近衛に医術ができるものがいれば、今回のようなときにも、派遣できるわね。それなら、国としても、変な褒賞は出さなくていいだろうし、賢い方法があるはずね。
「ウィルは、さすがの目の付けどころね。今回の件で、先を見据えられるのは、いいわ!公も夜会で言ったように、アンバー領を学都とする予定で、医者を育てる機関を作るつもりなのよ。まだ、もう少し先だと考えていたけど、ゆっくりもしていられないわね?」
「そうだな。医術って、難しいんだろ?」
「みたいね。私は全然わからないけど、今回の件で、ヨハンに対する評価が貴族の中でとてもあがっているから、寄付金やら出資金やらを募れば、すぐに大きなお金が動くことになると思う。ヨハンの助手たちの引き抜きも激化するかもしれないし……その前に、手を打たないといけないわね」
「何かあるの?」
「公に3年から6年の間、アンバー領へ医術を学びに来たものを外には出さないと制約でもさせましょう。アンバー領で学びたかったら、その制約の元、勉強してもらうということで」
なるほどなと感心しているウィルであったが、何か引っかかることもあるらしく、ちょっといいかと?と続いた。なんとなく言いたいことはわかったので、先に言わせてもらうことにした。
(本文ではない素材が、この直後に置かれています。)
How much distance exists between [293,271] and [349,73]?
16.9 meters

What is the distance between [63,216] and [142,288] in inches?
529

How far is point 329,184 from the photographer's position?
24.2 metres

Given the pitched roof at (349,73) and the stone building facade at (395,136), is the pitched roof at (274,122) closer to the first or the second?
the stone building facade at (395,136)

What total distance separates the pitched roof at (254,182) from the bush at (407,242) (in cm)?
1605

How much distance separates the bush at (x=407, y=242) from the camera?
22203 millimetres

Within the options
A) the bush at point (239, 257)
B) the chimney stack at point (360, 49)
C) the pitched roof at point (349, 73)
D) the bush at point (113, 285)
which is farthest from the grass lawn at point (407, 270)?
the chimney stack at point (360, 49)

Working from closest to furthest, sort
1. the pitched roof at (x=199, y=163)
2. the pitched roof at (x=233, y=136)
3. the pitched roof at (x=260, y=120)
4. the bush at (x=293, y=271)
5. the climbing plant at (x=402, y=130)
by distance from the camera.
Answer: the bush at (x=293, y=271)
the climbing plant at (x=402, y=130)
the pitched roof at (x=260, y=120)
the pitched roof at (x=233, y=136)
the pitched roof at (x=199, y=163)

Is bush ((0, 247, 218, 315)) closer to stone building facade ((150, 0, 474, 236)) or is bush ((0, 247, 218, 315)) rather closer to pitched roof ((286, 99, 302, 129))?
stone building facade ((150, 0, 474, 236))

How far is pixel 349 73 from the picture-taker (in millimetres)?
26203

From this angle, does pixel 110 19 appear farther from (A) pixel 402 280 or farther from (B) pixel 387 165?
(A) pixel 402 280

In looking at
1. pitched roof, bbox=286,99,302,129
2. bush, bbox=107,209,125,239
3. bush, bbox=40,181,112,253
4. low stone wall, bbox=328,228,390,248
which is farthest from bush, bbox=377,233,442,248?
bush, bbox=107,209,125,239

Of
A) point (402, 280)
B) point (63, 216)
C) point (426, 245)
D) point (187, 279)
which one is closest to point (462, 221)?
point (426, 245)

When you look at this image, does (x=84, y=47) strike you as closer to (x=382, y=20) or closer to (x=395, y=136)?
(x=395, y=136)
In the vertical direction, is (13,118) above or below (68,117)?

「ウィルが考えていることは、実践だよね?本で学んだり、先生となるものから学んだとしても、実際、現場に出てみてどうかってことでしょ?」
「そう、よくわかったな?」
「もちろん。私がそうだからね。まずは、やってみるって……ただ、私のやってみると受け入れた人たちのやってみるでは、少々、重さが違うわね。医術は直接人の命に関わることだから」
「あぁ、だからこそ、現場にでるべきだとは思うんだけど……」
「医術を学んですぐの人に診てほしいと思う?」
「いいや、思わないな」
「よくて、五人で班を作っての巡回ね」
「どういうこと?」
私の提案をウィルは聞きたがった。元々近衛にも取り入れたいと言った手前、腕っぷしもそこそこ欲しいとか考えているのだろう。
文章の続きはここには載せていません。